Challenges we ran into

  • Context overflow. Our RAG pipeline kept blowing past the llama-server context window mid-demo. Cholera responses with 4 retrieved excerpts plus a 1,200-token reply were exceeding 4,096 tokens. We bumped the context to 8,192 and tuned chunk sizes.
  • A nasty race condition where the first message in a new chat would silently disappear. Turned out the chat-load useEffect was racing the optimistic UI updates and wiping them. Fixed with a justCreatedChatRef guard.
  • Service worker poisoning. An earlier prod build registered a NetworkFirst cache for /api/* with a 24-hour TTL — newly created chats stayed invisible to the sidebar because the SW was returning stale data. We rebuilt the runtime caching rules to use NetworkOnly for the API and shipped a one-shot purge script.
  • Gemma's chat template rejects consecutive messages of the same role with a Jinja error. Required us to merge same-role messages and concatenate system prompts before forwarding to llama.
  • Encounters were orphaned when no active patient was set at the moment a mode ran. Fixed by joining through chats.patient_id so an encounter belongs to a patient via either direct link or shared chat.
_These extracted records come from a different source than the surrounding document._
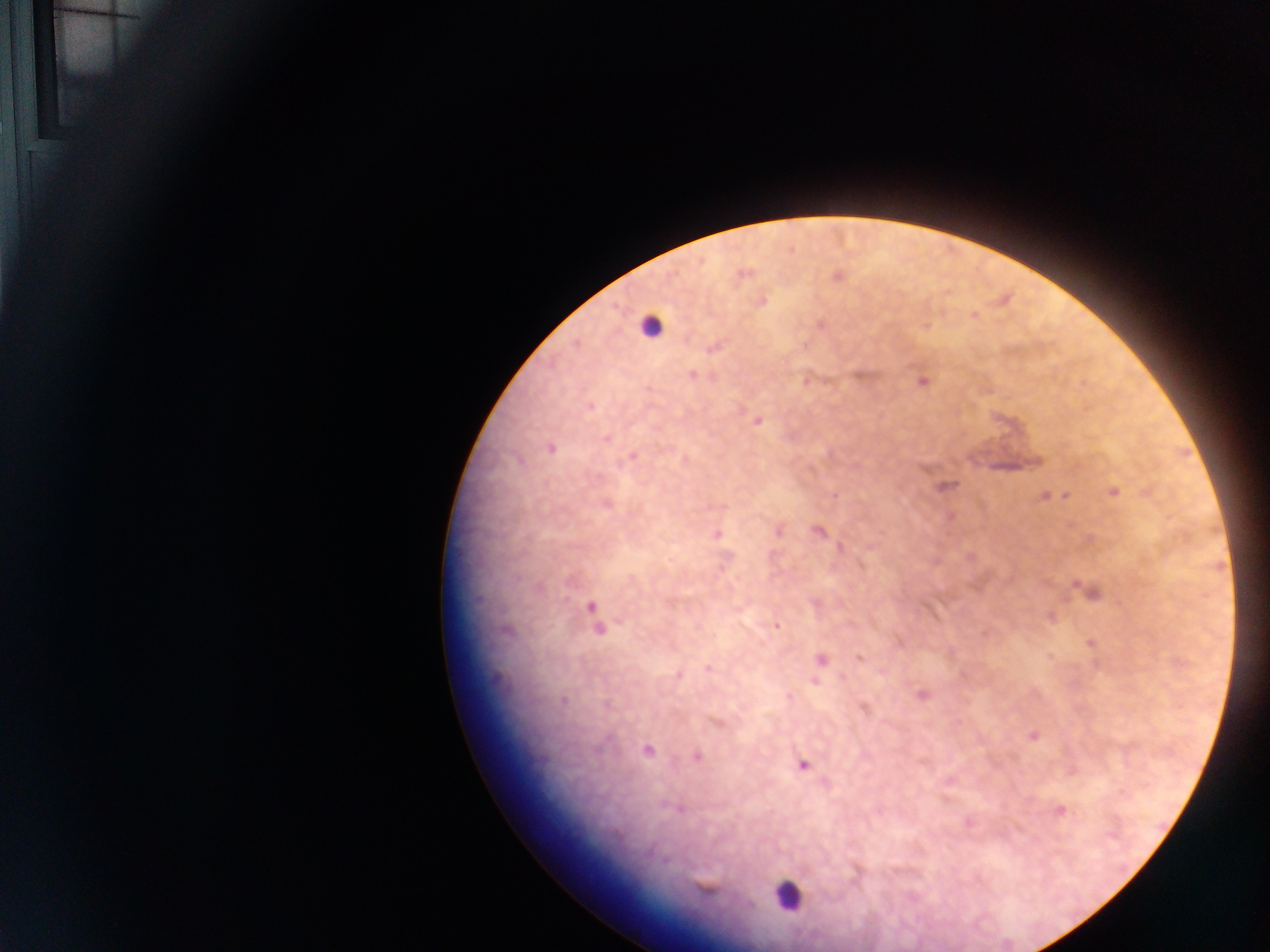
Approximate centers as {x, y} in pixels. Leukocyte locations: {649, 326}, {787, 897}. Plasmodium parasite locations: {837, 277}, {762, 302}, {973, 316}, {821, 324}, {713, 348}, {692, 375}, {923, 382}, {590, 405}, {758, 420}, {605, 438}, {551, 449}, {632, 457}, {948, 485}, {1114, 492}, {1046, 496}, {819, 532}, {717, 534}, {1090, 592}, {592, 607}, {777, 626}, {597, 630}, {1091, 643}, {860, 659}, {821, 660}, {708, 668}, {678, 675}, {815, 682}, {923, 695}, {562, 701}, {865, 707}, {1033, 736}, {647, 750}, {697, 756}, {804, 765}, {1060, 811}. Mobile-phone photograph taken through the microscope. Collected in Ghana. Thick blood film. One field of view. Image is 1270×952 pixels.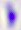

modality = micrograph
identification = Toxoplasma gondii
magnification = 400x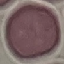
result = no malaria parasites seen
image type = automatically extracted cell patch, resized to 64 × 64 pixels
preparation = thin blood smear
capture = smartphone through the microscope eyepiece
stain = Giemsa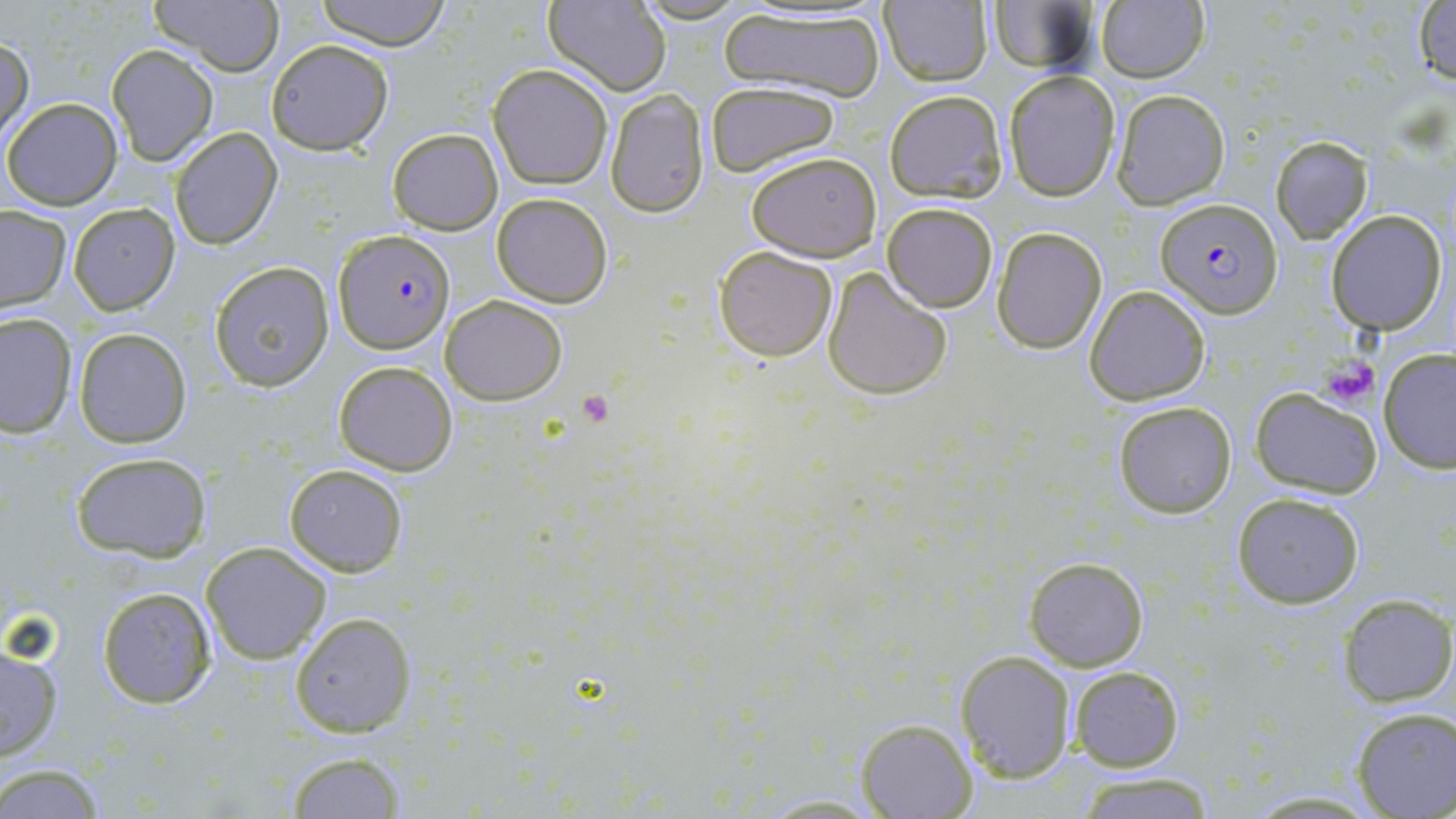
{
  "slide_level_diagnosis": "Plasmodium falciparum",
  "platelet_locations": "approximate bounding boxes as [x1, y1, x2, y2] in pixels: [1319, 353, 1380, 407], [576, 388, 616, 427]",
  "plasmodium_falciparum_infected_red_blood_cell_locations": "approximate bounding boxes as [x1, y1, x2, y2] in pixels: [1158, 196, 1284, 317], [332, 229, 456, 353]",
  "preparation": "thin blood smear",
  "uninfected_red_blood_cell_locations": "approximate bounding boxes as [x1, y1, x2, y2] in pixels: [151, 0, 281, 75], [315, 0, 451, 48], [543, 0, 672, 94], [634, 1, 748, 24], [879, 1, 993, 88], [985, 3, 1099, 76], [1096, 3, 1209, 82], [1412, 3, 1455, 88], [719, 6, 887, 100], [0, 34, 33, 147], [265, 39, 393, 155], [106, 45, 218, 166], [487, 64, 613, 189], [1003, 71, 1121, 201], [704, 80, 841, 178], [603, 88, 711, 218], [884, 90, 1008, 203], [1110, 90, 1230, 208], [2, 98, 123, 209], [169, 127, 282, 250], [387, 128, 503, 235], [1271, 136, 1374, 243], [745, 151, 882, 262], [491, 192, 612, 308], [67, 202, 180, 315], [880, 204, 998, 313], [0, 205, 71, 312], [1326, 210, 1447, 334], [991, 227, 1107, 354], [714, 246, 837, 363], [208, 262, 335, 391], [822, 266, 952, 401], [1085, 285, 1210, 404], [440, 295, 567, 404], [0, 311, 77, 437], [73, 327, 190, 447], [1379, 352, 1456, 475], [334, 361, 458, 476], [1251, 387, 1382, 497], [1112, 399, 1237, 519], [69, 451, 212, 562], [284, 463, 408, 575], [1231, 492, 1365, 607], [200, 541, 332, 664], [1024, 556, 1149, 670], [96, 585, 216, 709], [1336, 594, 1455, 708], [289, 612, 415, 737], [0, 643, 64, 760], [955, 650, 1076, 781], [1067, 666, 1183, 771], [1351, 709, 1456, 818], [857, 718, 976, 817], [285, 750, 409, 819], [0, 764, 107, 819], [1071, 772, 1220, 818], [1238, 790, 1385, 817], [749, 792, 889, 817]",
  "stain": "May-Grünwald-Giemsa",
  "modality": "light microscopy",
  "field_of_view": "single",
  "magnification": "1000x",
  "image_size": "1456×819 pixels"
}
Accomplishments that we're proud of

  • A clinical AI that actually works with no internet, no cloud, no API key — and does so on a laptop you'd find in any clinic.
  • WHO-grounded answers: every cholera response cites the field manual rather than hallucinating clinical advice.
  • A structured output system that turns a paragraph of model text into Assessment / Impression / Red flags / Next steps callouts clinicians can scan it in seconds.
  • Full English + Arabic with proper right-to-left text rendering, so it's usable by Arabic-speaking health workers without a language barrier.
  • Bug fixes that mattered: chat history actually persists, encounters auto-save to the right patient, the sidebar shows what you'd expect.

What we learned

  • Running LLMs locally is a tradeoff sandbox. Context size, KV-cache quantization, vision projector quality, prompt cache hits, every knob has a cost in RAM, latency, or output quality. We learned to instrument the system before tuning.
  • RAG doesn't always need embeddings. For small corpora like a single WHO manual, keyword scoring with chunk + heading overlap is good enough and cuts our memory footprint by 1–2 GB.
  • Service workers are easy to enable, hard to debug. A cache rule written once can silently corrupt your app for a 24-hour window across every browser that ever loaded the prod build.
  • Designing for clinicians is different from designing for consumers. Information density matters. Visual hierarchy matters. "Red flags" needs to actually look red.
  • Working with a chat template as strict as Gemma's taught us how much structural assumption goes into modern LLM serving.

What's next for MedStick

  • More outbreaks: extend the WHO-grounded mode beyond cholera to measles, polio, malaria, and tuberculosis using the same ingestion pipeline.
  • More languages: Pashto, Somali, French, Swahili — each language pack ships with the same WHO corpus.
  • Building the platform to manage the different Medstick deployments and syncing the data using Claude
  • Voice input for low-literacy users using Whisper running locally.
  • Real semantic RAG with quantized embedding models, once we hit corpora large enough to need it.
  • Field deployment in Yemen partnering with a local clinic to test MedStick with real health workers and gather feedback.
  • A health-worker training mode that turns the AI into a teaching assistant: walk through WHO protocols interactively, quiz mode, certification prep.
  • A printable encounter export so when a referral is needed, the AI's notes can travel with the patient on paper.